(Text excerpt):
──────────────────────────────

One possible reason influencing the abundances and trends of corvids is the food availability [101]. Szala et al. [32] detected a positive correlation between the winter abundance of the Eurasian Jackdaw and the number of garbage cans in the city of Poznań, Poland. However, Vuorisalo et al. [12] suggested that the local overabundance of food does not fully explain the sudden increase in the Hooded Crow population density in the 1960s in Finland. Despite the fact that the total number of winter-feeding sites has decreased from 1991/92 to 2019/2020, we did not find any significant correlations between the growth rates of the corvid species and the changing number of feeding sites. These results partly differ from Väisänen [29] who has indicated that some species, such as the Eurasian Jay and the Hooded Crow, have benefitted from the intentional winter feeding of birds in Finland. Similar results to Väisänen [29] have also been detected in Britain, where the Eurasian Magpie, the Eurasian Jackdaw, the Carrion Crow (Corvus corone corone) and the Eurasian Jay increased their garden-feeder use during 1973–2012 [97]. However, the recent decline in the Eurasian Jackdaw populations in several European cities has been related to the lack of good-quality food [102,103].

──────────────────────────────

(Data rows):
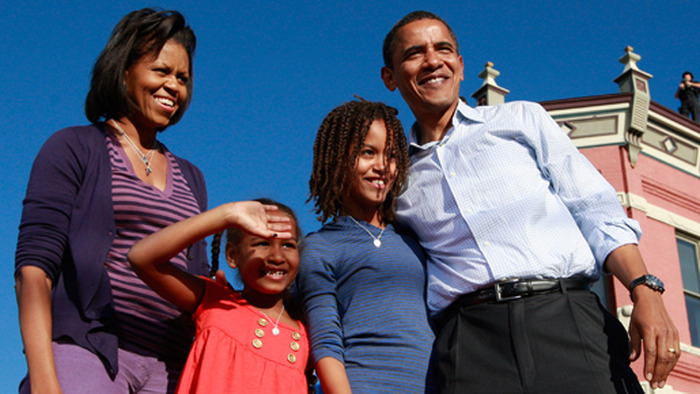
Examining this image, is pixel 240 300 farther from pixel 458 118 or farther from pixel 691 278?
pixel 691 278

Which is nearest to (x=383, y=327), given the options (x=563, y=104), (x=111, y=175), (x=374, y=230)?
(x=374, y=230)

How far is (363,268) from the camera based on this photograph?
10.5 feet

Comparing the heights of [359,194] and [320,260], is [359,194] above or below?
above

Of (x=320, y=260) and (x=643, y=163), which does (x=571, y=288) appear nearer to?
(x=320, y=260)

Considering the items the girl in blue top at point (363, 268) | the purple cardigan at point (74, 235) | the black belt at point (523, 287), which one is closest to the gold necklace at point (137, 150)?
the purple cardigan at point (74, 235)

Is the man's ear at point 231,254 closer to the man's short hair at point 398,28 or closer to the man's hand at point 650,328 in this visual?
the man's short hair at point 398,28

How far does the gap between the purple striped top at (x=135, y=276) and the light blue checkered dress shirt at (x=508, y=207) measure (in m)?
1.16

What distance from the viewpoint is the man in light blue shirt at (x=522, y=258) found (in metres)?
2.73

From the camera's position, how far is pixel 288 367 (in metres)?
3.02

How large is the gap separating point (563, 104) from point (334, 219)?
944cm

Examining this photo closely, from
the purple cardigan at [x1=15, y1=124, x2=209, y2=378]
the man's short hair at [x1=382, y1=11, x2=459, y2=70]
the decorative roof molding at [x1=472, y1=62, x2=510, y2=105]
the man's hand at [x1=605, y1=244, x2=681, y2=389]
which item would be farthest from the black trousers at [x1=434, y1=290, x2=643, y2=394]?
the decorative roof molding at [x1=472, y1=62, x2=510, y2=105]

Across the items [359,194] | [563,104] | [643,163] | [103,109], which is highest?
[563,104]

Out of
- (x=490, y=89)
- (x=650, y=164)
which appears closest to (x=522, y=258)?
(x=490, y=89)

──────────────────────────────

(Exercise instructions):
[a] Answer these questions from the text on corvids and food availability:
(i) In which city did Szala et al. find a positive correlation between the winter abundance of the Eurasian Jackdaw and the number of garbage cans?
(ii) Which two species did Väisänen indicate had benefitted from the intentional winter feeding of birds in Finland?
(iii) During which period did several corvid species in Britain increase their garden-feeder use?
[b] Write the next part of the text on corvids and food availability, following on from its final sentence.

(Final results):
[a]
(i) Poznań, Poland
(ii) The Eurasian Jay and the Hooded Crow
(iii) 1973–2012

[b]
Many corvid species use rubbish dumps (landfill sites) as foraging areas (see, e.g., [76]). However, partly due to the new EU waste legislation, Finland also renovated the waste law so that the waste collection was centralized and the number of rubbish dumps was heavily decreased (Waste law 1072/1993; [104]. For example, the number of rubbish dumps has been decreased from over 550 sites in 1990 to about 75 sites in 2010 in Finland [103]. Additionally, since the year 2016, it was not allowed to transport biowastes, which are important food sources for corvids, to the rubbish dumps in Finland [104]. We assume that the changed waste legislation has influenced corvids´ food availability and foraging areas, but unfortunately, detailed scientific studies related to the changed legislation and the corvids are still lacking. In our case, the increase in the Eurasian Jackdaw numbers happened during 1991–1999 and 2010–2019, i.e., just when the new waste legislation was implemented (1993) and when biowaste transportation to the rubbish dumps was ended (2016) in Finland. It is possible that the reduction in rubbish dumps, the increased distance between the individual rubbish dumps and cities, as well as the decrease in biowastes in rubbish dumps have forced, e.g., the Eurasian Jackdaws, to seek food within urban areas more often.

4.4.4. Interspecific Interactions

Interspecific interactions may influence the abundance of corvid species [75,76]. Our results indicate that the between-species correlations in growth rates were all positive, but non-significant, suggesting that some factors affect different corvid species in a similar way, and that there is no interspecific competition between corvid species during the winter season in Finland. Additionally, Szala et al. [32] and Zmihorski et al. [52] have found positive associations between wintering corvid species in Poland. In addition, Waite [105,106] has observed that the overlap of the winter-season habitat use of four sympatric corvid species is large [105] and that the overlap of the resource use of corvids is insufficient to support the occurrence of interspecific aggression [106]. However, there are also observations that crows may chase-attack other corvids [76,106]. More experimental studies are needed to understand in more detail the possible role of interspecific competition on the habitat use of corvids, both during the winter and the breeding seasons.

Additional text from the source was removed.